Errors from the exchange are stored per-resource on the `AccessContext`
rather than raised: call `access.has_errors()` / `access.get_errors()` to
decide how to respond. The `AccessContext` parameter is hidden from FastAPI
introspection via `__signature__` rewriting, so it never appears in the
generated OpenAPI schema.

## Other entry points

### `protected_router()`

Mount any ASGI app behind Keycard authentication and the `/.well-known/*`
metadata routes in one call.

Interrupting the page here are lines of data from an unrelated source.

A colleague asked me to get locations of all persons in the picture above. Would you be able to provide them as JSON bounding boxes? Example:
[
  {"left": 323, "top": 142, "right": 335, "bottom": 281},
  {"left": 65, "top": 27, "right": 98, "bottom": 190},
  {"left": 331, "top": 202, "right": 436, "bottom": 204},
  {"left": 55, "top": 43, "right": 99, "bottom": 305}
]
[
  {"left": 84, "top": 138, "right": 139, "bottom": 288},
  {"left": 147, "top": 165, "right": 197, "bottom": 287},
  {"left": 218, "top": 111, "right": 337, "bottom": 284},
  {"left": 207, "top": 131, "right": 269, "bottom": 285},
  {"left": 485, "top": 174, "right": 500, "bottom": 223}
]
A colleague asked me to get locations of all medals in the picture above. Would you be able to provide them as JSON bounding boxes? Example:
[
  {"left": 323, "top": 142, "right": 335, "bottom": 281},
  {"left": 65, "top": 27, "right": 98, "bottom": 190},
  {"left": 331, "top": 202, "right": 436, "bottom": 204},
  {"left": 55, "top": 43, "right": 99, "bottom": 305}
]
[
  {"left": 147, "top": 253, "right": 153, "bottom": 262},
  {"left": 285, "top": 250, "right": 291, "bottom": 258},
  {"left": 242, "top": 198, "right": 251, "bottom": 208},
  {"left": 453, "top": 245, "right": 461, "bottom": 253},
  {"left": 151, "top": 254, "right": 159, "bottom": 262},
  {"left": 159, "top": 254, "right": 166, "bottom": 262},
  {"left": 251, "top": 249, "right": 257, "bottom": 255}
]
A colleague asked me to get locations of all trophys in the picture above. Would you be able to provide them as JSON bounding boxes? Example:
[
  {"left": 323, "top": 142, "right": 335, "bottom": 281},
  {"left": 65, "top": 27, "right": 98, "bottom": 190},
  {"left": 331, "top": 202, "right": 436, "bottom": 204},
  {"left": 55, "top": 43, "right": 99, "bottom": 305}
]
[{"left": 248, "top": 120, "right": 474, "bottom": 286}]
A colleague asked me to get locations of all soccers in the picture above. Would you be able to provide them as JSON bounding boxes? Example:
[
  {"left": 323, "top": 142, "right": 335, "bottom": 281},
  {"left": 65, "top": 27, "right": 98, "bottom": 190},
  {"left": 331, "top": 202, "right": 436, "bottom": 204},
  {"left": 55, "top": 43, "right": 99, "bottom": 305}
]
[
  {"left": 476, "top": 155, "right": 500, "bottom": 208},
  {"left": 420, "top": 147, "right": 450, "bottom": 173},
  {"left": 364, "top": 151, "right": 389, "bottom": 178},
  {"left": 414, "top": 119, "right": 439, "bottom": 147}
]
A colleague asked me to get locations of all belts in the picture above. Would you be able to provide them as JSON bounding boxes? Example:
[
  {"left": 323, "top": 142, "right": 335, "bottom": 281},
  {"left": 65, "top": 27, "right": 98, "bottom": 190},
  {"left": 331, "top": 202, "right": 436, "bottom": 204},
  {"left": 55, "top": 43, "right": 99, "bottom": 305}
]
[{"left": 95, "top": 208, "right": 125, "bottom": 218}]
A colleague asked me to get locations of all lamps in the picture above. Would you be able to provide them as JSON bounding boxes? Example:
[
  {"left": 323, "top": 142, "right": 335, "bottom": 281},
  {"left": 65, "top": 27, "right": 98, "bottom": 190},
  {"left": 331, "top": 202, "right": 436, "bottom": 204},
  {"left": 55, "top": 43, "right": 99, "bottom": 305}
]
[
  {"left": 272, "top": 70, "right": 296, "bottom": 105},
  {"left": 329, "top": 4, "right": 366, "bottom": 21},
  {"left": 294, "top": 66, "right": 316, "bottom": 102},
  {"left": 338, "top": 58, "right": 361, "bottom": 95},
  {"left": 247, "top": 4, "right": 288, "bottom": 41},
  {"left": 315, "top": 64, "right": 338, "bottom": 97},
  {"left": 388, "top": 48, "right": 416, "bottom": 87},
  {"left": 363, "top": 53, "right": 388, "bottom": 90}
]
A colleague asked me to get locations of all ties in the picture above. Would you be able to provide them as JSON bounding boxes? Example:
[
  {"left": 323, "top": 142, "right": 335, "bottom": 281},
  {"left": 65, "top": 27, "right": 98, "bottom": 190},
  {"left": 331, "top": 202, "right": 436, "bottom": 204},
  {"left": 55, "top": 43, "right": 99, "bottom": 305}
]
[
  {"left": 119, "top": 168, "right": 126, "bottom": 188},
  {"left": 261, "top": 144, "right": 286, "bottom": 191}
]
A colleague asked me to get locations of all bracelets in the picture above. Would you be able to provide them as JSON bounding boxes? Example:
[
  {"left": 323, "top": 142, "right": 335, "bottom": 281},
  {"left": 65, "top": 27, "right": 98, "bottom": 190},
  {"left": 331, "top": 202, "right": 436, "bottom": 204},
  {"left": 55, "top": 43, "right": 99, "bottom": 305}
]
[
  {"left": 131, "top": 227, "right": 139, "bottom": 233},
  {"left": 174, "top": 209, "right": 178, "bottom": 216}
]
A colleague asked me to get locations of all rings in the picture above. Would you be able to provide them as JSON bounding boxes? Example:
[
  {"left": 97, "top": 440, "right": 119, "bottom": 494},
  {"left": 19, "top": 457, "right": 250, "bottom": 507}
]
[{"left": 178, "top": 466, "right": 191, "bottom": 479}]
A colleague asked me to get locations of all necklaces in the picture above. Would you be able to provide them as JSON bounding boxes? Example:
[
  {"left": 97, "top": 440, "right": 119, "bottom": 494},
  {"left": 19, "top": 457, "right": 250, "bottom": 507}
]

Useful when every route under some prefix needs
the same protection (for example an MCP transport, an internal admin app).

```python
from keycardai.starlette import protected_router
from starlette.applications import Starlette

inner = build_my_api()  # any ASGI app

app = Starlette(routes=protected_router(
    issuer=auth.issuer,
    app=inner,
    verifier=auth.get_token_verifier(),
))
```

### `AuthenticationMiddleware` directly

For full control over middleware ordering, register the standard Starlette
middleware yourself:

```python
from starlette.middleware.authentication import AuthenticationMiddleware
from keycardai.starlette import KeycardAuthBackend, keycard_on_error

app.add_middleware(
    AuthenticationMiddleware,
    backend=KeycardAuthBackend(auth.get_token_verifier()),
    on_error=keycard_on_error,
)
```

## What `install()` adds

- `AuthenticationMiddleware` with `KeycardAuthBackend`
- `/.well-known/oauth-protected-resource` (RFC 9728)
- `/.well-known/oauth-authorization-server` (RFC 8414)
- `/.well-known/jwks.json` (only when `WebIdentity` is configured)

The middleware never gates access on its own; it just populates
`request.user` / `request.auth`. Routes you do not decorate stay public.